In 2023, Charania reported the first three picks of the 2023 NFL draft on Twitter ahead of even NFL insiders.

On October 7, 2024, Charania announced that he would be joining ESPN as the company's Senior NBA Insider. He replaced Wojnarowski, who left the role to become General Manager of the St. Bonaventure Men's Basketball program.

On February 2, 2025, Charania broke news of the Los Angeles Lakers trading Anthony Davis and Max Christie to the Dallas Mavericks for Luka Dončić in a multi-team deal; the trade was so surprising that many people, including NBA players and Charania himself, thought his phone had been hacked.

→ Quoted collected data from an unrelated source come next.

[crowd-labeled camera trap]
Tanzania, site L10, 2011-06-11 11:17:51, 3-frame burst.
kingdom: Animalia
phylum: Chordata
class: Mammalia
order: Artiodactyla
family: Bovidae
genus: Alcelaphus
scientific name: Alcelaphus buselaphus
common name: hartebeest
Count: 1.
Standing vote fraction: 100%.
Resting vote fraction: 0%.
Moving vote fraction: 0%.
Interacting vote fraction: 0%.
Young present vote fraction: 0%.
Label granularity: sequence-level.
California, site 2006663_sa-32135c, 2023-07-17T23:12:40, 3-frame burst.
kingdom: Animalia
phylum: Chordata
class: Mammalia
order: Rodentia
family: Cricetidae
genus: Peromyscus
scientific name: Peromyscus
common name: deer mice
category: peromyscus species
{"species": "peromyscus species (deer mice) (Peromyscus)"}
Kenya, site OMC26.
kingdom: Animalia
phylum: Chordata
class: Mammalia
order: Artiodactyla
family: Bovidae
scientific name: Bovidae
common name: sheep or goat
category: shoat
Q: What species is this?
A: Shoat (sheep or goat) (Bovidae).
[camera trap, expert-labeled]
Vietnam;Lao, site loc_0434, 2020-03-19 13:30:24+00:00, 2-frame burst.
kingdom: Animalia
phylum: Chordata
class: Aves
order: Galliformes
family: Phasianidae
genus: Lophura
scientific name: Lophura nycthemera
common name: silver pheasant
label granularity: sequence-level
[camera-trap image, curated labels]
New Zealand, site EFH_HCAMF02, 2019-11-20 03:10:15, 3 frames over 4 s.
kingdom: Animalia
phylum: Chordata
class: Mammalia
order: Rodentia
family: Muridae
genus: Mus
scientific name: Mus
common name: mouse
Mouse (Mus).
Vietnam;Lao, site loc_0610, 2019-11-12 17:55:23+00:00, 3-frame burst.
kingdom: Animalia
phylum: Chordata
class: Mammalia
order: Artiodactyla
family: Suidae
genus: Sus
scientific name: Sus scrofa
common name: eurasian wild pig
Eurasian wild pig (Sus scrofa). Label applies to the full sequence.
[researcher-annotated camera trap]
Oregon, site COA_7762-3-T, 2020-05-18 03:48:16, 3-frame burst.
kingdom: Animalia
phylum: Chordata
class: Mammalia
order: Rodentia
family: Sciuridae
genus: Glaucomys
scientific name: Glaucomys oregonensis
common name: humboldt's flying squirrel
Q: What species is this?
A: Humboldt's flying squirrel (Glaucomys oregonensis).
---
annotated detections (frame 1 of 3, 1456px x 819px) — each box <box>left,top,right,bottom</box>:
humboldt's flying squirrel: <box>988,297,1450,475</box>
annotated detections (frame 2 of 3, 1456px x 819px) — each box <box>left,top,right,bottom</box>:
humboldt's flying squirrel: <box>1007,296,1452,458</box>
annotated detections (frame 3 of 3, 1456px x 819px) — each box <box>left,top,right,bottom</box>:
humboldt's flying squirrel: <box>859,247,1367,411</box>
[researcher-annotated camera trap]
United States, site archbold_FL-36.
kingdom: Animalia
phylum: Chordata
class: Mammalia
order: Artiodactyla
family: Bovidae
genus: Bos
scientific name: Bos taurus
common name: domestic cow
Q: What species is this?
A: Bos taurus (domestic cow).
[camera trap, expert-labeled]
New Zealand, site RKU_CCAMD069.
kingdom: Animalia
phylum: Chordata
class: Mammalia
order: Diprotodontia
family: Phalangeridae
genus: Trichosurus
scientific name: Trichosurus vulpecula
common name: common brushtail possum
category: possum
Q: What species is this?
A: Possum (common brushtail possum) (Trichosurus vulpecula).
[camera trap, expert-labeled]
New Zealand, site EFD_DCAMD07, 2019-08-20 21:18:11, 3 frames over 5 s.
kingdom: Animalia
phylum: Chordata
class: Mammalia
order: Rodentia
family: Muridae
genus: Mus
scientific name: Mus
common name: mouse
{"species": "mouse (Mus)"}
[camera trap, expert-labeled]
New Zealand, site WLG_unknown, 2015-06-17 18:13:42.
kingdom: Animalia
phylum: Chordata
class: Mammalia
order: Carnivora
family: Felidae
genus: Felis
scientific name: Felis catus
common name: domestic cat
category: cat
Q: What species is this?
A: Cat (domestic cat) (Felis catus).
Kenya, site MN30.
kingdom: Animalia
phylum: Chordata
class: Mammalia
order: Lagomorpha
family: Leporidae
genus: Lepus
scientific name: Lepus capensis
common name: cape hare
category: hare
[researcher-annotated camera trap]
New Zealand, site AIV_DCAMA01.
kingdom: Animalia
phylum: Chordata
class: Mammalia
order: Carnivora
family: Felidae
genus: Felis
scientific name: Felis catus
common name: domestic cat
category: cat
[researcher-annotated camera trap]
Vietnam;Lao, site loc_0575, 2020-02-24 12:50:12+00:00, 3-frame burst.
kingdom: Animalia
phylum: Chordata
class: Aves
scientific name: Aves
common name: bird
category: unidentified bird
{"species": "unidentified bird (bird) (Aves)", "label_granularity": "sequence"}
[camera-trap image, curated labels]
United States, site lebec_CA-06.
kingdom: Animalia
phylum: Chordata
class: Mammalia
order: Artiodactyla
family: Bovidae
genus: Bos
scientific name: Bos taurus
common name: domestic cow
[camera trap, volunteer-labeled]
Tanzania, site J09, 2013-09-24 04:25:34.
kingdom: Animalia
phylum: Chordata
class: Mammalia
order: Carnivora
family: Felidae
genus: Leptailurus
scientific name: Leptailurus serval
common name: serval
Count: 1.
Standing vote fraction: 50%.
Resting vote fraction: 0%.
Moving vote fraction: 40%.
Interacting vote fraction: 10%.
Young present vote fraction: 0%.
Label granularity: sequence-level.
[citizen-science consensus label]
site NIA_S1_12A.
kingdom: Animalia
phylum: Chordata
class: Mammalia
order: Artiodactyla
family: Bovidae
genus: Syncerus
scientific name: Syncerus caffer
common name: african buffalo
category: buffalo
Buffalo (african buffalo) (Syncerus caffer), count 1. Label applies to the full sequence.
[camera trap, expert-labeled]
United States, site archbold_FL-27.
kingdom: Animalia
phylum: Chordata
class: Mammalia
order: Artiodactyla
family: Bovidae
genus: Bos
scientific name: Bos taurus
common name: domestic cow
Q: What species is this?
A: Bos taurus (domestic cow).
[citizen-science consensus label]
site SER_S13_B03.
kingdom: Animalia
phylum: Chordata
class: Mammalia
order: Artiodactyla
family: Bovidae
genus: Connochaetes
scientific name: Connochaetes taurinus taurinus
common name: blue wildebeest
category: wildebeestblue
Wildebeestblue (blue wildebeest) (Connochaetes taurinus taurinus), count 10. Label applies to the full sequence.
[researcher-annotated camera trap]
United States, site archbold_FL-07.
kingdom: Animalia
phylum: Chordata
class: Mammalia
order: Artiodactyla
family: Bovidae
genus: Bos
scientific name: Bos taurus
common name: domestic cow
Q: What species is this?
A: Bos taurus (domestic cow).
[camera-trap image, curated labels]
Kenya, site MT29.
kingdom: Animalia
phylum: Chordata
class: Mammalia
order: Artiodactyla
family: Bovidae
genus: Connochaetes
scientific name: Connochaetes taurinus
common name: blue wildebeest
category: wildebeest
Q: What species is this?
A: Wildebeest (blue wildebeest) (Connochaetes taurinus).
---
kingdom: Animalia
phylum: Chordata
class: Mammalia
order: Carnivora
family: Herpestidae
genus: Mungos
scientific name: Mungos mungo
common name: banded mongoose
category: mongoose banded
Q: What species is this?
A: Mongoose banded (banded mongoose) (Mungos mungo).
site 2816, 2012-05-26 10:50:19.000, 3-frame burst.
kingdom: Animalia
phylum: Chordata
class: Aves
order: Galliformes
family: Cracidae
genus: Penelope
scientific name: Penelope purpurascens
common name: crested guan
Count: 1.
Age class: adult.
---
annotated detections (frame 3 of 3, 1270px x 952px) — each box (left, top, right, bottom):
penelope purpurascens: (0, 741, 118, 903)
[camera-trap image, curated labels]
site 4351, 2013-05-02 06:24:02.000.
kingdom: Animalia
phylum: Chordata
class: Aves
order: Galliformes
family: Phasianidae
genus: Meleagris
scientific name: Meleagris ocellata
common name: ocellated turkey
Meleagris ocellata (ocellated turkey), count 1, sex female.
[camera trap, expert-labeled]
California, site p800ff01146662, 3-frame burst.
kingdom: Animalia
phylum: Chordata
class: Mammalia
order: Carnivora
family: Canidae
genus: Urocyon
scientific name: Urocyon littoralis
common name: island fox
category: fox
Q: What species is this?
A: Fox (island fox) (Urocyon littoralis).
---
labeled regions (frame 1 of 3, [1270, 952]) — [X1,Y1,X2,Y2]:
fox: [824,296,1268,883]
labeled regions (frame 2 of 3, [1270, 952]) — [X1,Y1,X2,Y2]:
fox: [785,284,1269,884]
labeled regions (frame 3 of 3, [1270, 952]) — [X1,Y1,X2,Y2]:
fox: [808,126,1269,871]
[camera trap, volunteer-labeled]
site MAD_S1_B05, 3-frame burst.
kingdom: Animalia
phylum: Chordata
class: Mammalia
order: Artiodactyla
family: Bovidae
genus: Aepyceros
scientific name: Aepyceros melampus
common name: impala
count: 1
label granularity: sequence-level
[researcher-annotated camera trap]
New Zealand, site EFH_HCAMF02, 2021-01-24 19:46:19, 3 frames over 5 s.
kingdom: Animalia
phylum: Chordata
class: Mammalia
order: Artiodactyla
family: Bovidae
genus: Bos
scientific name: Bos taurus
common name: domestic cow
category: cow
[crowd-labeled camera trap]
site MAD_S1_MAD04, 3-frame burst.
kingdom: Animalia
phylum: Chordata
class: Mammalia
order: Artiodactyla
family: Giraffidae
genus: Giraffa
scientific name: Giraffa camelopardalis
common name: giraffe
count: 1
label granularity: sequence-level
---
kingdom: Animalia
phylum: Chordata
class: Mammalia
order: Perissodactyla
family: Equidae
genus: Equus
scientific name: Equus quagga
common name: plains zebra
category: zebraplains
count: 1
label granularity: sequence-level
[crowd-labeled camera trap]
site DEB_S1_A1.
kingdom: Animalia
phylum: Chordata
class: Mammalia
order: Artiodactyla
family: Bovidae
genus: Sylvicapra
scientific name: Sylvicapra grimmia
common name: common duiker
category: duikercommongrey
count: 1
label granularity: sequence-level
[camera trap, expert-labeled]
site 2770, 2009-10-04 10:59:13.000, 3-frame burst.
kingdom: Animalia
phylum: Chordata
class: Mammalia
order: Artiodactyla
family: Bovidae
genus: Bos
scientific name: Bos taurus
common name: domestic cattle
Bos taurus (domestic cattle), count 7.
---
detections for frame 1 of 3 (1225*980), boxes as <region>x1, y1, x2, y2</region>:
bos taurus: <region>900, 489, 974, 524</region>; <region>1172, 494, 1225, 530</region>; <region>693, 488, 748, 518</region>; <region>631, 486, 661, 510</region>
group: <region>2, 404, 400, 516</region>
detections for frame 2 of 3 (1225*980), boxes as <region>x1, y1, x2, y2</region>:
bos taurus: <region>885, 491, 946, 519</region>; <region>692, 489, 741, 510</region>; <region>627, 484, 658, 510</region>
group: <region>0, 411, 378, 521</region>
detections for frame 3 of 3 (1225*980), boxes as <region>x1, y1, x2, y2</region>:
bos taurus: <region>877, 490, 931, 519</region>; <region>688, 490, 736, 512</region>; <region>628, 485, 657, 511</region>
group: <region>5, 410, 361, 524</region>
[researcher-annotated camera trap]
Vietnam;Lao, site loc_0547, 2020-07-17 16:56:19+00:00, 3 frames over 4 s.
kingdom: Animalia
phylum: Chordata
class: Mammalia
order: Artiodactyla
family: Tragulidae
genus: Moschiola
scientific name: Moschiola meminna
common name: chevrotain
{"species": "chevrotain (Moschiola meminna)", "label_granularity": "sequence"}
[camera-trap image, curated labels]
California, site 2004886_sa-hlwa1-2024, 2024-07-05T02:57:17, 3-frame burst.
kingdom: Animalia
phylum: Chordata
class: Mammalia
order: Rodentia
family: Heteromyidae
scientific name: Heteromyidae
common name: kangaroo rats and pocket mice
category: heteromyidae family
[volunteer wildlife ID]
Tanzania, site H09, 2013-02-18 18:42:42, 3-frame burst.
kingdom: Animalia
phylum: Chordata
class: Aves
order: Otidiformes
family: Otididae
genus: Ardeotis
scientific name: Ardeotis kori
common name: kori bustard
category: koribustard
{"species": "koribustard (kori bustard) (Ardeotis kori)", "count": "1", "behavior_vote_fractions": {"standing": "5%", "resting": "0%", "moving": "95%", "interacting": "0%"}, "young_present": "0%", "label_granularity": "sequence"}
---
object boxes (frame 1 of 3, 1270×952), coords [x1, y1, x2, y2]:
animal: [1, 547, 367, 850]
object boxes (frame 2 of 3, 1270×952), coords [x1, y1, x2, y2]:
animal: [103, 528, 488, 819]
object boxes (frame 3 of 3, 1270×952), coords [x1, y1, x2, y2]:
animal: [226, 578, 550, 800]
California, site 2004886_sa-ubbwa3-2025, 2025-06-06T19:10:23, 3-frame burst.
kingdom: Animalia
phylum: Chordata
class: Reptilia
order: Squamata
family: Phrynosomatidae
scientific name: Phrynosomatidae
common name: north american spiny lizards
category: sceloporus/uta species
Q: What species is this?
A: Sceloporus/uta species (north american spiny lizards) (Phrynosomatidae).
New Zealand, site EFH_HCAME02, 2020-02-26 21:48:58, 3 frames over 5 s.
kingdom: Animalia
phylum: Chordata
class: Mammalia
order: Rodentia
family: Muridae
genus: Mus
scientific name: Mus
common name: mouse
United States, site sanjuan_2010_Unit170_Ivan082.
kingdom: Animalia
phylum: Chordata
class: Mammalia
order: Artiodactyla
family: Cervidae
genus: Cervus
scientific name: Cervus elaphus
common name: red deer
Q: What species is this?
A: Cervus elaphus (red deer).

Charania has received several accolades for his contributions to sports journalism, including being named to the inaugural TIME100 Sports list in 2026, earning recognition on the Forbes 30 Under 30 list in 2021, and being named one of Chicago magazine’s 50 Most Powerful People in Chicago in 2024. He also placed first in the news category of the 2024 Blumenthal Memorial Writing Contest, having been recognized for his reporting on the Minnesota Timberwolves ownership saga.

Charania played in the 2026 NBA All-Star Celebrity Game on Team Giannis.